Dzisiaj, w dniu, w którym prezydencka partia przegłosowała w parlamencie totalitarną ustawę przeciw manifestacjom publicznym, na ulice Paryża i innych miast Francji wyszły dziesiątki tysięcy ludzi, by domagać się demokratyzacji Francji i sprawiedliwości społecznej, przeciw neoliberalnemu, faszyzującemu szaleństwu oligarchii. Pierwszy raz związek zawodowy CGT oficjalnie wystąpił obok „żółtych kamizelek”.
Lewicowy postulat „konwergencji walk” (łączenia się różnych środowisk – związkowych i politycznych – na rzecz wspólnych interesów) realizował się dziś w całym kraju. Wspólne manifestacje związkowców, „żółtych kamizelek”, które dotąd traktowały związki raczej nieufnie, stowarzyszeń młodzieżowych i lewicowych partii politycznych odbyły się m.in. w Marsylii, Lyonie, Tuluzie, Caen, Strasburgu, Hawrze, Rennes, Clermont-Ferrand, Bordeaux i Nîmes.

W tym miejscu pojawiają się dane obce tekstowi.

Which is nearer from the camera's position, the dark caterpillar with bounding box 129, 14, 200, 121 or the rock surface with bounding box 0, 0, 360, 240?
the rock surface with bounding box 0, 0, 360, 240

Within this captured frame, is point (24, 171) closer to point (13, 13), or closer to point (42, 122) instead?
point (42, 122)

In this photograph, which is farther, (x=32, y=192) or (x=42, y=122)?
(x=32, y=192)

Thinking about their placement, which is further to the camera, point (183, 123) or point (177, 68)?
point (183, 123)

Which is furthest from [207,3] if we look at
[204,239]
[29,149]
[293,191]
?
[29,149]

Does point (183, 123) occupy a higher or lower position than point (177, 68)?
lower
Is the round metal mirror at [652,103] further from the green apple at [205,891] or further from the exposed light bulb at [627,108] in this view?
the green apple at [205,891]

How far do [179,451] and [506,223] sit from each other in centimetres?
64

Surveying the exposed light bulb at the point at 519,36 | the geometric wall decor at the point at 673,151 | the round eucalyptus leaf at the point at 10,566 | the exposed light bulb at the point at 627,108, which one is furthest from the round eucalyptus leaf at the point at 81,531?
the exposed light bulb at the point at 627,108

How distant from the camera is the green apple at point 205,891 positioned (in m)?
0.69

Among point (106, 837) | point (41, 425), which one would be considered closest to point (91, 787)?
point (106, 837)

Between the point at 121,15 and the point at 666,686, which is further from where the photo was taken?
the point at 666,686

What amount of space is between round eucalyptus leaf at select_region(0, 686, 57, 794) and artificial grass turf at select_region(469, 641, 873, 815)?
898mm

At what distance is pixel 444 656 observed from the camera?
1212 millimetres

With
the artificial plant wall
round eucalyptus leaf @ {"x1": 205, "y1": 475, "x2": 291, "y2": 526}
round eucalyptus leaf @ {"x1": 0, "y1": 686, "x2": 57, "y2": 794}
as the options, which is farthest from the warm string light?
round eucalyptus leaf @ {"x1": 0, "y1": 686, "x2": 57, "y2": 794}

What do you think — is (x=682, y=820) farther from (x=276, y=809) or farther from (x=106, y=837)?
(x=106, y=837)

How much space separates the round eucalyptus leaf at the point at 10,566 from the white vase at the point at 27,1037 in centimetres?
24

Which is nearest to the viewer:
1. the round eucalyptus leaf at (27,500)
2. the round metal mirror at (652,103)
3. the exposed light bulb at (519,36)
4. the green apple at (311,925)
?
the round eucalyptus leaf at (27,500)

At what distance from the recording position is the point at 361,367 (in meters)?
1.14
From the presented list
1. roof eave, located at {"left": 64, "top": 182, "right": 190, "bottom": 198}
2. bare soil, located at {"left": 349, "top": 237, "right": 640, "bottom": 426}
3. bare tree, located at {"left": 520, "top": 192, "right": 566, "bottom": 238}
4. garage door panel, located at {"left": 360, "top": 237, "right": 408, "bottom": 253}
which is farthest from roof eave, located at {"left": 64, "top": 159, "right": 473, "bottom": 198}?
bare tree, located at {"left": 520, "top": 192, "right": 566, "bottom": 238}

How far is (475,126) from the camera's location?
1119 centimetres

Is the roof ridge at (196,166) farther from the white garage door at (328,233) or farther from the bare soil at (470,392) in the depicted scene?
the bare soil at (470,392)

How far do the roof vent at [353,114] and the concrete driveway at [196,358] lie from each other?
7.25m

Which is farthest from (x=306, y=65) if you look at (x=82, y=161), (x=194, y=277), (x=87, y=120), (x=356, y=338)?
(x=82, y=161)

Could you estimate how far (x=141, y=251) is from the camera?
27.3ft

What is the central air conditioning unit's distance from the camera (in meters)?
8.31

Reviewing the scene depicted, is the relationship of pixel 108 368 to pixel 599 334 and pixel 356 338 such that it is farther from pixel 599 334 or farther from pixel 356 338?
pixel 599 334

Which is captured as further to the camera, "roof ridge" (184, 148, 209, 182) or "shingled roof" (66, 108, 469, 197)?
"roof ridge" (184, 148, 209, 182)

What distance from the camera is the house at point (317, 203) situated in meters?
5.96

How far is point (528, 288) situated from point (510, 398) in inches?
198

W Paryżu 30-tysięczny tłum został zaatakowany przez policję, doszło do starć i przepychanek, podobnie w Bordeaux i kilku innych miastach, jednak na ogół protesty odbyły się w spokoju. Wszędzie podnoszono te same postulaty: dymisji Macrona, podniesienia najniższych płac, sprawiedliwości fiskalnej, wprowadzenia referendów RIC, obrony usług publicznych i przeciw ograniczaniu prawa do manifestacji.
„Żółte kamizelki” szykują się do „Aktu 13” swych protestów w najbliższą sobotę. Można się spodziewać, że liczba uczestników wzrośnie . Postulaty „żółtych kamizelek” popiera znaczna większość Francuzów.